Employees can’t use corporate access passwords on fake websites if they have a fool-proof password management system in place.

You can tell your employees to provide a false password when they are accessing a link that came in an email.

Phishing websites will accept fake passwords, but a legitimate website will never do that. It will help them identify phishing sites using this method. 

  1. Leverage analytics

Use a detailed analytics tool that will assess the company’s inbound email history for the past year. Analytics software will go through the email content, identify suspicious emails, and assess the user’s behavior with these emails. A deeper look at historical email data will help towards improving security. 

  1. Security awareness training

You can reduce the likelihood of employees falling for spear-phishing emails by training them to handle emails carefully.

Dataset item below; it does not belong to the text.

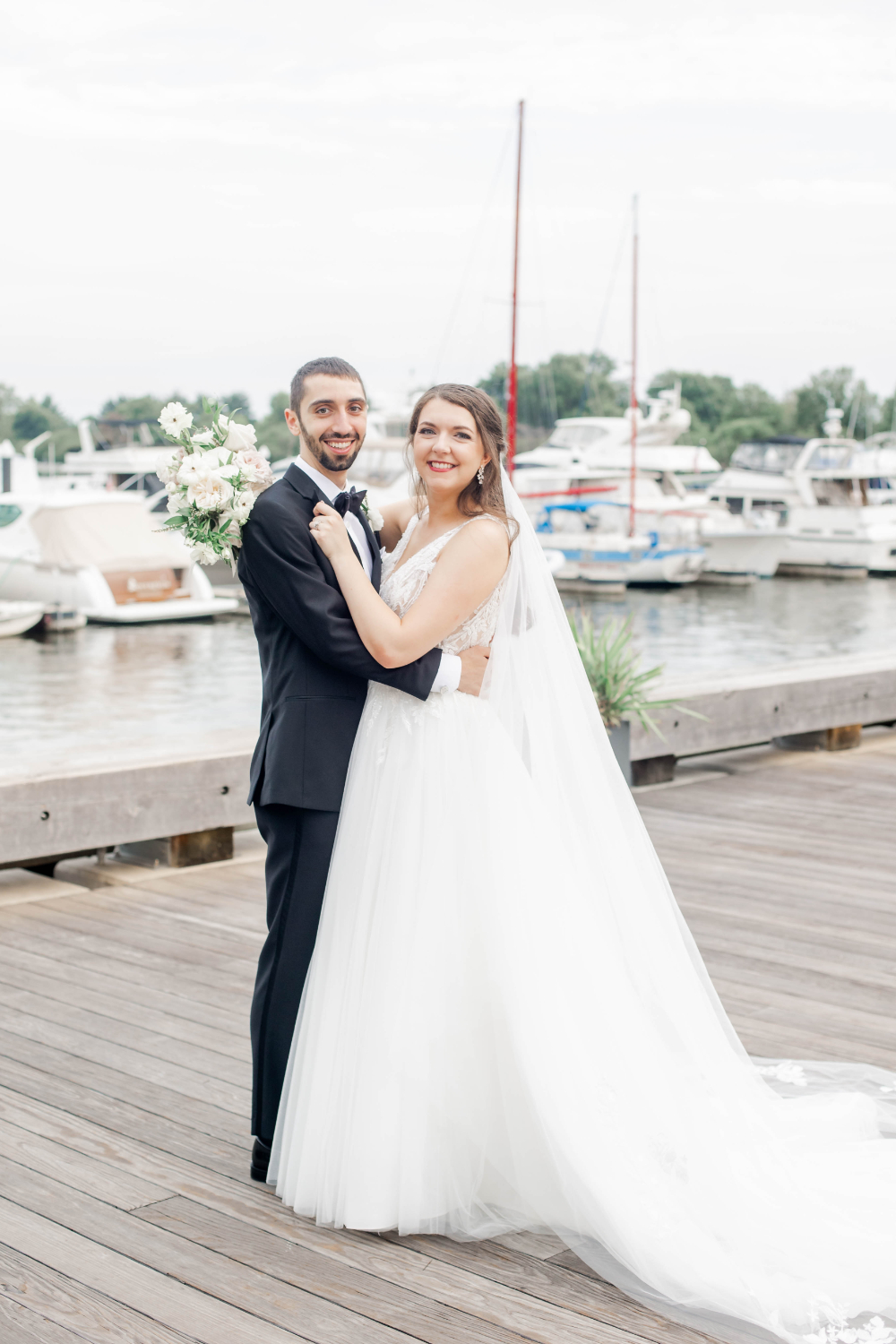 bride and groom pose by DC pier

Strategies on how to recognize phishing emails should be part of the training. They should learn how to look for suspicious domains, links in phishing emails, words in the message, and how to report them when they get such phishing emails.

The employees should be taught what they should do if they come across a spear-phishing email. You can even purchase training materials from vendors or outsource this task.

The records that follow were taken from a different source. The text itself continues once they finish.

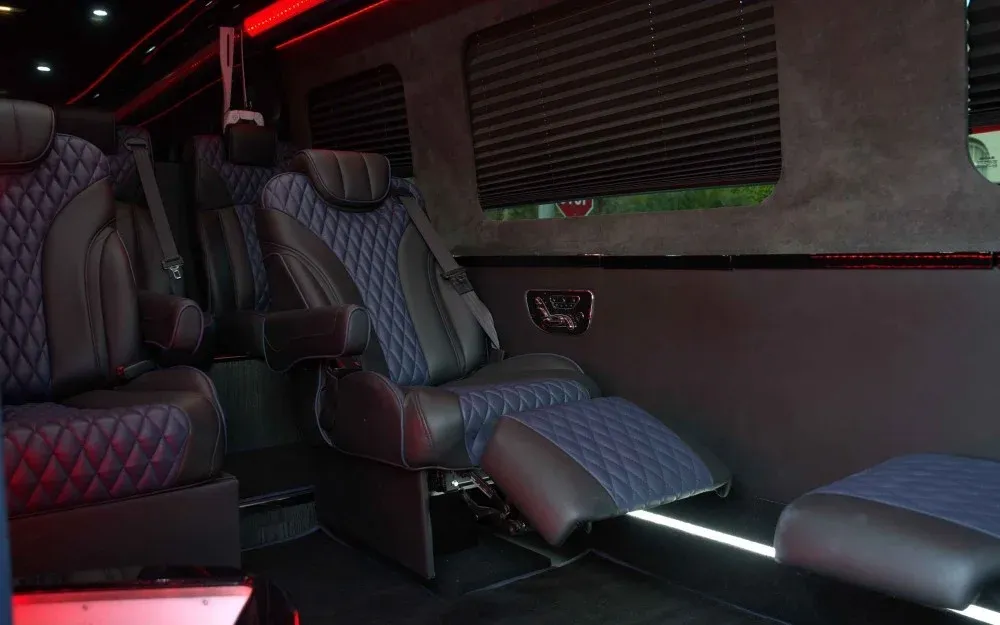 8 Passenger Executive Sprinter Shuttle Van 8 Passenger Executive Sprinter Shuttle Van cabin view with captain's chairs, window shades and LED accent lighting
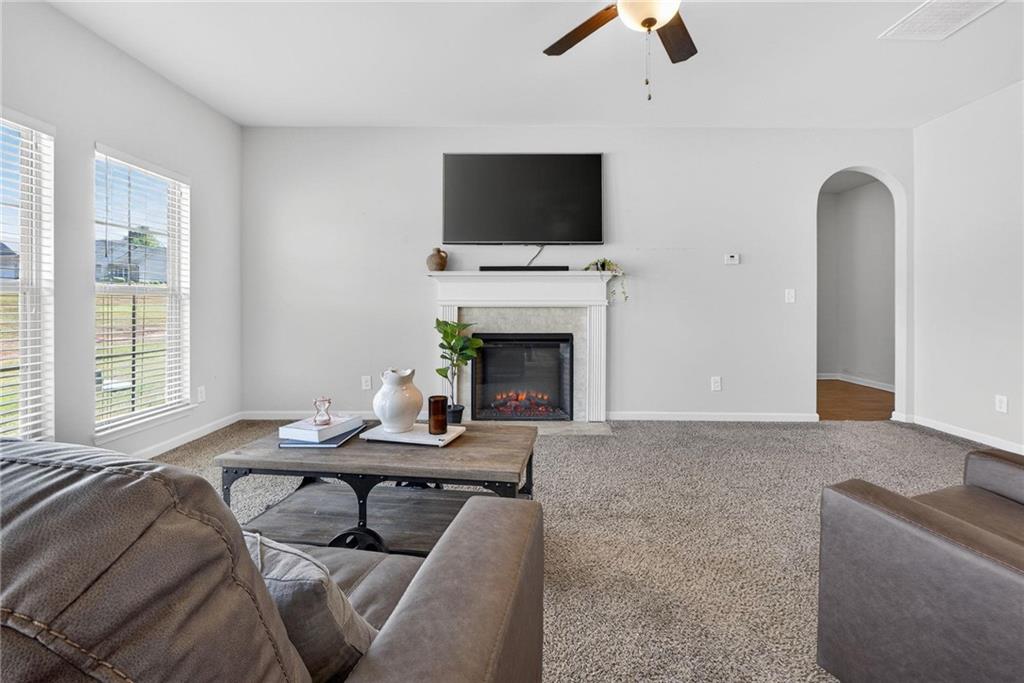 214 Millie Court Jackson, GA 30233 - Photo 16 of 61 a living room with furniture a fireplace and a flat screen tv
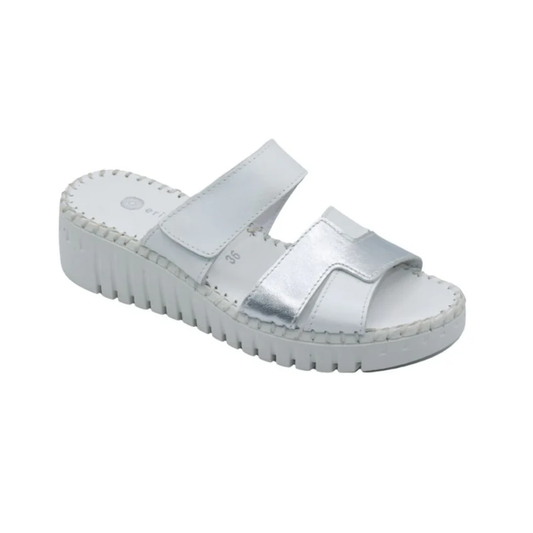 The Darien Leather Sandal in White and Silver by Laurevan Shoe Corp features two wide straps, a thick ridged sole, and a cushioned footbed, shown against a plain white background.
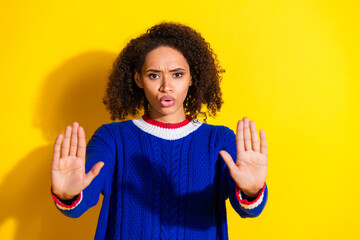 Confident young woman in blue sweater gesturing stop with hands against vibrant yellow background...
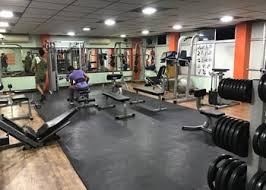 Flex Gym member training on cable machine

  1. Conduct external audits

Most audit firms these days offer social engineering audits that measure how internal employees behave with critical IT assets.

Since spear phishing is a serious phenomenon, it makes sense to allocate a certain budget for a social engineering audit throughout the organization.

Outside audits will not be biased, and they will have a genuine intent to find any issues in the infrastructure or suspicious employee behavior so that any vulnerabilities can be removed.

  1. Leverage AI

There are machine learning tools that analyze the structured communication patterns in an organization. It will be able to spot anomalies that have the signs of a potential spear-phishing attack.

You can find solutions that detect and block spear phishing attacks, including Business Email Compromise (BEC) and brand impersonation. 

  1. Use DMARC technology

Even the safest-looking email might not actually be one. Unfortunately, cybercriminals can also spoof the email sender’s address and send emails posing as a company representative. The success rate of phishing emails is high because of how genuine those emails look. 

The DMARC (Domain-based Message Authentication, Reporting & Conformance) technology employs the Sender Policy Framework (SPF) and Domain Keys Identified Mail (DKIM) to analyze the emails against your existing database.

When the email doesn’t match the record for the sender, the DMARC rejects it and sends a report to the security admin. 

DMARC is the only email authentication protocol that ensures spoofed emails do not reach inboxes.

Some of the top companies like Google, Yahoo, Microsoft, and AOL use DMARC to stop spear phishing. Here’s a disclaimer, DMARC shouldn’t be the ‘only’ tool to protect yourself against spear phishing.

  1. Implement multi-factor authentication (MFA)

Businesses across the globe have warmed up to using MFA for user authentication. Google even recommends turning on MFA if you want to secure it even more.

MFA requires more than one piece of authentication. The extra authentication could be a password and a number generated randomly on a login token.

multi-factor authentication example
An example of multi-factor authentication

Doing this makes it incredibly difficult for hackers to gain access to your systems. 

Conclusion

Cybercriminals usually get their way because they are extremely sophisticated at manipulating people.

The only way to stay one step ahead of them is by being mindful of the emails that you open and the resources that you use to protect yourself. By following the strategies that we have mentioned in this article, you can keep your organization and customers safe.

Spear phishing protection is something that businesses should give a lot of attention to and put a lot of effort into.